WHAT IS ASKED
Write out the data again in full, exactly as it reads.

DATA ENTRIES
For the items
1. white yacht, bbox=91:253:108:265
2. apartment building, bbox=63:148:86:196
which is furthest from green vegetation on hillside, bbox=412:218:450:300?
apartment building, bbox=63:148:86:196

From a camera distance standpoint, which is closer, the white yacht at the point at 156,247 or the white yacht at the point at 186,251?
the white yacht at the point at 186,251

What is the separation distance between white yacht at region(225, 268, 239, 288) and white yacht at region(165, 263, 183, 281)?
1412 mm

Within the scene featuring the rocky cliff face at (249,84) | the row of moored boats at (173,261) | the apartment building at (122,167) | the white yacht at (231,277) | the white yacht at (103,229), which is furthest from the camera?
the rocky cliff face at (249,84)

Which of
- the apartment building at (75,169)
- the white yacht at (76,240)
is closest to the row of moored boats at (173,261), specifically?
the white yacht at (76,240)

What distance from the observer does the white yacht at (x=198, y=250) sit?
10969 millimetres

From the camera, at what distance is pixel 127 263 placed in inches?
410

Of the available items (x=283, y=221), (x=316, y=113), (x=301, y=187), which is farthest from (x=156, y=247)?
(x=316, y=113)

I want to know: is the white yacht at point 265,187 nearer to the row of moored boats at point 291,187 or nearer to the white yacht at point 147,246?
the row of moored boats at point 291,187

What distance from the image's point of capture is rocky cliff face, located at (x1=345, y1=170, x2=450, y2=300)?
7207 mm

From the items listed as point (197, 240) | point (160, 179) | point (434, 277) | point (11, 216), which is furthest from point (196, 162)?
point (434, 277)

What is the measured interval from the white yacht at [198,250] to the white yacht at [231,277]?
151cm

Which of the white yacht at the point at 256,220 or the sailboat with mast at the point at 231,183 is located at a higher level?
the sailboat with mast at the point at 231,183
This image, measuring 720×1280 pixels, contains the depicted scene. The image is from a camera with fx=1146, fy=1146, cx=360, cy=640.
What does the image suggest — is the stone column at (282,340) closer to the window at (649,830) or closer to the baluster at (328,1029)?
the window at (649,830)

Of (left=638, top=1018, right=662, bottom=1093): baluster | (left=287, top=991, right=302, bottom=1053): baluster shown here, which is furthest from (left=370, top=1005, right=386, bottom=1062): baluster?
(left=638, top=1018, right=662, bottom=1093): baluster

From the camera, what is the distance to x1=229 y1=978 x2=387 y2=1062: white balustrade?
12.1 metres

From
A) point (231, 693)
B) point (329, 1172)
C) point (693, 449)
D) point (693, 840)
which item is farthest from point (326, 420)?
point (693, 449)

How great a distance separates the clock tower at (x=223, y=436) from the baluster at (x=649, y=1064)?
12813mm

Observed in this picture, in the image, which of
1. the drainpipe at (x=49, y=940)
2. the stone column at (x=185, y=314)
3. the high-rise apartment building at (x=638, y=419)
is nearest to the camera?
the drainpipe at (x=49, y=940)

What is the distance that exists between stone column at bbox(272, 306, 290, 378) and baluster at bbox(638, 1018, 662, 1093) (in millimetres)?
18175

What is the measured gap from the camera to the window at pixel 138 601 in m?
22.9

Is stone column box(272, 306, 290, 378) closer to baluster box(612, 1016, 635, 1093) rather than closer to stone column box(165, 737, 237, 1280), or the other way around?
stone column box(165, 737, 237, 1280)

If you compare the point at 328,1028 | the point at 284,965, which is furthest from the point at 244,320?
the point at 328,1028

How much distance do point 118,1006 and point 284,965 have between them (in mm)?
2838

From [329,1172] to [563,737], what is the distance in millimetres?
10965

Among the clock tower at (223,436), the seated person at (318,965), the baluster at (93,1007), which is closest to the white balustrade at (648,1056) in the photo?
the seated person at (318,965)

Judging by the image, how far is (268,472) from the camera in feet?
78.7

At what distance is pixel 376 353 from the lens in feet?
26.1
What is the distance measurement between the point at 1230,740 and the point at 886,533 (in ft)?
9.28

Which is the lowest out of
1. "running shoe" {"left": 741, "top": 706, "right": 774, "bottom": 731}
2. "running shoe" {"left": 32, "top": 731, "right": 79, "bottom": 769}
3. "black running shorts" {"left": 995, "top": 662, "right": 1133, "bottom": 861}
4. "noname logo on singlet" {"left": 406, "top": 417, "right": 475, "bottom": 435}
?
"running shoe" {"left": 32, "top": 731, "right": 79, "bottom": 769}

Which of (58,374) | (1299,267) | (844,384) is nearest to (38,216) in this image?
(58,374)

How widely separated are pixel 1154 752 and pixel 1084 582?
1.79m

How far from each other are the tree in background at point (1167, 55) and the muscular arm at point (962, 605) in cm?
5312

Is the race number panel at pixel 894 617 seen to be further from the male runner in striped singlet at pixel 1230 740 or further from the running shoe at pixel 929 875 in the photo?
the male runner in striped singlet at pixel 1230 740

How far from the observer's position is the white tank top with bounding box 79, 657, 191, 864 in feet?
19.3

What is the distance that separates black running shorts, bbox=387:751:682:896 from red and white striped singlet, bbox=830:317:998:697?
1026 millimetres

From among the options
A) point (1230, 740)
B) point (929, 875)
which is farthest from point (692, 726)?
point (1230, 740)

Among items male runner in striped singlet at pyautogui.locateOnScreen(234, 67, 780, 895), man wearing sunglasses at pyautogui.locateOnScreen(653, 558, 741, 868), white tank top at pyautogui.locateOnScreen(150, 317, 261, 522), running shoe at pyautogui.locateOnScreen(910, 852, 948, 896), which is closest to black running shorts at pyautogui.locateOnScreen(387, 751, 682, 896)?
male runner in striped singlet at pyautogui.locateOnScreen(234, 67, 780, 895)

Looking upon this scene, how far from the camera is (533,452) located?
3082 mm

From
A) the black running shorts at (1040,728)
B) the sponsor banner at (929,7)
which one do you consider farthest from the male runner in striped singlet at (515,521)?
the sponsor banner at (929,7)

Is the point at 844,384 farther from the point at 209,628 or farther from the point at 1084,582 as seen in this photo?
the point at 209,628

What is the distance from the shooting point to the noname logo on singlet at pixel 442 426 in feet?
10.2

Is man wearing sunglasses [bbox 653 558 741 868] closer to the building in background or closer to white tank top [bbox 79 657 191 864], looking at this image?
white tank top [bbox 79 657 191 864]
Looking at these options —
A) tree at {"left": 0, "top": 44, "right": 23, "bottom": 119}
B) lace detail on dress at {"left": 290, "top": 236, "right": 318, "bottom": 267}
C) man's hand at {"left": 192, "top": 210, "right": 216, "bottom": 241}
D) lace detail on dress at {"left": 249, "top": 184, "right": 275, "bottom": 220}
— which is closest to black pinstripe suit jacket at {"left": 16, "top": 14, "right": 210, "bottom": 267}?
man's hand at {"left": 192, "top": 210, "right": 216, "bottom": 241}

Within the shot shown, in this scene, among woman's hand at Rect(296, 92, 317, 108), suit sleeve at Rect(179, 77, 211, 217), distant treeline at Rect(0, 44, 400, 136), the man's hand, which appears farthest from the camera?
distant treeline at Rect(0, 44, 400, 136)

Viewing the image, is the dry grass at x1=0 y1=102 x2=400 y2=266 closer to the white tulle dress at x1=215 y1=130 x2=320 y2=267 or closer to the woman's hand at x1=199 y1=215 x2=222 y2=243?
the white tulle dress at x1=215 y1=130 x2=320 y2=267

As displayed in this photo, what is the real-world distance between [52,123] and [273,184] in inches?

SOLUTION FOR THIS TASK
For the items
1. white yacht, bbox=91:253:108:265
2. apartment building, bbox=63:148:86:196
which is furthest from green vegetation on hillside, bbox=412:218:450:300?
apartment building, bbox=63:148:86:196

From a camera distance standpoint, which is closer, the white yacht at the point at 156,247 or the white yacht at the point at 186,251?
the white yacht at the point at 186,251

What is the separation distance between white yacht at region(225, 268, 239, 288) and white yacht at region(165, 263, 183, 281)?
1412 mm

Within the scene featuring the rocky cliff face at (249,84) | the row of moored boats at (173,261) | the apartment building at (122,167) | the white yacht at (231,277) | the white yacht at (103,229), which is furthest from the camera?
the rocky cliff face at (249,84)

Which of
- the apartment building at (75,169)
- the white yacht at (76,240)
is closest to the row of moored boats at (173,261), specifically?
the white yacht at (76,240)

What distance from the observer does the white yacht at (x=198, y=250) sit?
10969 millimetres

From the camera, at what distance is pixel 127 263 placed in inches?
410

Of the available items (x=283, y=221), (x=316, y=113), (x=301, y=187), which is farthest from (x=156, y=247)?
(x=316, y=113)

I want to know: is the white yacht at point 265,187 nearer to the row of moored boats at point 291,187 or nearer to the white yacht at point 147,246?
the row of moored boats at point 291,187

What distance from the image's point of capture is rocky cliff face, located at (x1=345, y1=170, x2=450, y2=300)?
7207 mm

From the items listed as point (197, 240) | point (160, 179) | point (434, 277) | point (11, 216), which is furthest from point (196, 162)?
point (434, 277)

What is the measured interval from the white yacht at [198,250] to the white yacht at [231,277]?
151cm

Which of the white yacht at the point at 256,220 or the sailboat with mast at the point at 231,183 is located at a higher level?
the sailboat with mast at the point at 231,183
This image, measuring 720×1280 pixels, contains the depicted scene. The image is from a camera with fx=1146, fy=1146, cx=360, cy=640.
What does the image suggest — is the stone column at (282,340) closer to the window at (649,830) or closer to the baluster at (328,1029)?
the window at (649,830)

Of (left=638, top=1018, right=662, bottom=1093): baluster | (left=287, top=991, right=302, bottom=1053): baluster shown here, which is furthest from (left=370, top=1005, right=386, bottom=1062): baluster?
(left=638, top=1018, right=662, bottom=1093): baluster

From the camera, what is the distance to x1=229 y1=978 x2=387 y2=1062: white balustrade?
12.1 metres

From
A) point (231, 693)
B) point (329, 1172)
C) point (693, 449)
D) point (693, 840)
which item is farthest from point (326, 420)?
point (693, 449)

How great a distance separates the clock tower at (x=223, y=436) from the baluster at (x=649, y=1064)?
12813mm

Observed in this picture, in the image, which of
1. the drainpipe at (x=49, y=940)
2. the stone column at (x=185, y=314)
3. the high-rise apartment building at (x=638, y=419)
is nearest to the camera?
the drainpipe at (x=49, y=940)

What is the distance that exists between stone column at bbox(272, 306, 290, 378) and baluster at bbox(638, 1018, 662, 1093) (in millimetres)?
18175

What is the measured gap from the camera to the window at pixel 138 601 in m?
22.9

Is stone column box(272, 306, 290, 378) closer to baluster box(612, 1016, 635, 1093) rather than closer to stone column box(165, 737, 237, 1280), or the other way around?
stone column box(165, 737, 237, 1280)

If you compare the point at 328,1028 | the point at 284,965, which is furthest from the point at 244,320?
the point at 328,1028

How much distance do point 118,1006 and point 284,965 have between them (in mm)?
2838

From [329,1172] to [563,737], what is the distance in millimetres?
10965

Among the clock tower at (223,436), the seated person at (318,965), the baluster at (93,1007), which is closest to the white balustrade at (648,1056) in the photo?
the seated person at (318,965)

Judging by the image, how far is (268,472) from the camera in feet?
78.7

At what distance is pixel 376 353 from the lens in feet?
26.1
What is the distance measurement between the point at 1230,740 and the point at 886,533 (in ft)?
9.28

Which is the lowest out of
1. "running shoe" {"left": 741, "top": 706, "right": 774, "bottom": 731}
2. "running shoe" {"left": 32, "top": 731, "right": 79, "bottom": 769}
3. "black running shorts" {"left": 995, "top": 662, "right": 1133, "bottom": 861}
4. "noname logo on singlet" {"left": 406, "top": 417, "right": 475, "bottom": 435}
?
"running shoe" {"left": 32, "top": 731, "right": 79, "bottom": 769}

Which of (58,374) | (1299,267) | (844,384) is nearest to (38,216) in this image?
(58,374)

How widely separated are pixel 1154 752 and pixel 1084 582?
1.79m

How far from each other are the tree in background at point (1167, 55) and the muscular arm at point (962, 605) in cm?
5312

Is the race number panel at pixel 894 617 seen to be further from the male runner in striped singlet at pixel 1230 740 or further from the running shoe at pixel 929 875 in the photo?
the male runner in striped singlet at pixel 1230 740

How far from the observer's position is the white tank top with bounding box 79, 657, 191, 864 in feet?
19.3

What is the distance that separates black running shorts, bbox=387:751:682:896 from red and white striped singlet, bbox=830:317:998:697?
1026 millimetres

From among the options
A) point (1230, 740)
B) point (929, 875)
which is farthest from point (692, 726)?
point (1230, 740)

Among items male runner in striped singlet at pyautogui.locateOnScreen(234, 67, 780, 895), man wearing sunglasses at pyautogui.locateOnScreen(653, 558, 741, 868), white tank top at pyautogui.locateOnScreen(150, 317, 261, 522), running shoe at pyautogui.locateOnScreen(910, 852, 948, 896), which is closest to black running shorts at pyautogui.locateOnScreen(387, 751, 682, 896)?
male runner in striped singlet at pyautogui.locateOnScreen(234, 67, 780, 895)

Looking upon this scene, how far from the camera is (533,452) located?
3082 mm

From
A) the black running shorts at (1040,728)
B) the sponsor banner at (929,7)
which one do you consider farthest from the male runner in striped singlet at (515,521)?
the sponsor banner at (929,7)

Is the point at 844,384 farther from the point at 209,628 or farther from the point at 1084,582 as seen in this photo?
the point at 209,628

What is the distance from the shooting point to the noname logo on singlet at pixel 442 426 in feet?
10.2

Is man wearing sunglasses [bbox 653 558 741 868] closer to the building in background or closer to white tank top [bbox 79 657 191 864], looking at this image?
white tank top [bbox 79 657 191 864]
Looking at these options —
A) tree at {"left": 0, "top": 44, "right": 23, "bottom": 119}
B) lace detail on dress at {"left": 290, "top": 236, "right": 318, "bottom": 267}
C) man's hand at {"left": 192, "top": 210, "right": 216, "bottom": 241}
D) lace detail on dress at {"left": 249, "top": 184, "right": 275, "bottom": 220}
— which is closest to black pinstripe suit jacket at {"left": 16, "top": 14, "right": 210, "bottom": 267}?
man's hand at {"left": 192, "top": 210, "right": 216, "bottom": 241}

Within the shot shown, in this scene, among woman's hand at Rect(296, 92, 317, 108), suit sleeve at Rect(179, 77, 211, 217), distant treeline at Rect(0, 44, 400, 136), the man's hand, which appears farthest from the camera?
distant treeline at Rect(0, 44, 400, 136)

Viewing the image, is the dry grass at x1=0 y1=102 x2=400 y2=266 closer to the white tulle dress at x1=215 y1=130 x2=320 y2=267 or closer to the woman's hand at x1=199 y1=215 x2=222 y2=243?
the white tulle dress at x1=215 y1=130 x2=320 y2=267

As displayed in this photo, what is the real-world distance between [52,123] and [273,184] in inches?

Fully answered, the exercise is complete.